Time to Time is a symphonic poem written in 2025 by the Cuban-American composer Tania León. The work was co-commissioned by the Boston Symphony Orchestra and the Leipzig Gewandhaus Orchestra. Its world premiere was performed by the Boston Symphony Orchestra conducted by Dima Slobodeniouk at Symphony Hall, Boston, on November 14, 2025.

==Background==
Time to Time is cast in a single movement and has a duration of about 20 minutes. In the score program note, León is quoted saying, "The concept of time, occasionally focusing from one event to another, moving forward, now and then... that was for me a source of inspiration." The work's title comes from a haiku by the 17th-century Japanese poet Matsuo Bashō, which reads:
From time to time
The clouds give rest
To the moon's beholders

==Instrumentation==
The work is scored for a medium orchestra consisting of two flutes (2nd doubling piccolo), two oboes (2nd doubling English horn), two clarinets (2nd doubling bass clarinet), two bassoons (2nd doubling contrabassoon), four horns, three trumpets in B-flat, two trombones, tuba, timpani, three percussionists, harp, piano, and strings.

==Reception==
Reviewing the world premiere, A.Z. Madonna of The Boston Globe wrote, "The introduction evoked a sense of solemn ritual welcome, as the strings descended in a silvery haze before a solo clarinet introduced a leaping melodic gesture with avian agility. The specific Basho poem that inspired Time to Time describes observing the moon, but listening to the actual piece felt more like stargazing during a meteor shower. One must resolve to take in the whole experience, whether meteors appear or not. There weren't many meteoric moments during the piece, but the stars shone brightly." Julie Ingelfinger of The Boston Music Intelligencer praised the piece, writing, "The single-movement composition enchants and enlarges audience listening with its imaginative employment of an expanse of percussion instruments. For some moments of this 20-minute sojourn, the audience seemed mesmerized as if during the onset, peak and resolution of a lunar eclipse." of The Arts Fuse similarly opined, "The piece is a striking collage of sounds in which the full orchestra, with a huge percussion array, still spoke like a chamber ensemble, with bursts of solo and ensemble music framing a tonal center that came and went like moonlight occasionally obscured by the shifting of clouds."

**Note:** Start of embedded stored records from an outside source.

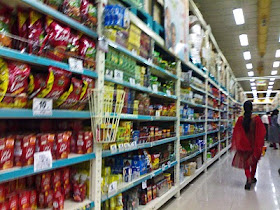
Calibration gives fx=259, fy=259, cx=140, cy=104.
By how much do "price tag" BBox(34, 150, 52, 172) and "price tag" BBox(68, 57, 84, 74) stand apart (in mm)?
574

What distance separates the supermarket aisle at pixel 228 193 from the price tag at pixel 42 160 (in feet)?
7.62

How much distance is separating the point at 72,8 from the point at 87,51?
1.05 feet

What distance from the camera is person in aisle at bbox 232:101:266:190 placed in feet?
14.8

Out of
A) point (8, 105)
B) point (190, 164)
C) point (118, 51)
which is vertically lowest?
point (190, 164)

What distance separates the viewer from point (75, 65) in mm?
1795

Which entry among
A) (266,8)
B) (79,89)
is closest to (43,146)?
(79,89)

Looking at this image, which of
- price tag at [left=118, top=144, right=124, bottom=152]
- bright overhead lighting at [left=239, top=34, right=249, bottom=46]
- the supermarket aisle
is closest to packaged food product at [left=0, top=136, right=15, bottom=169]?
price tag at [left=118, top=144, right=124, bottom=152]

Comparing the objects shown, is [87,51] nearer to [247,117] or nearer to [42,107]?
[42,107]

Luke Kim of The Tech was more critical of the piece, however, remarking, "While the piece featured many interesting ideas, it felt unnecessarily prolonged at times, and its emphasis on texture over melody left some listeners without a clear thematic anchor. The result came across as almost an atmospheric tableau — highly evocative, if perhaps more scene-setting than structurally self-contained."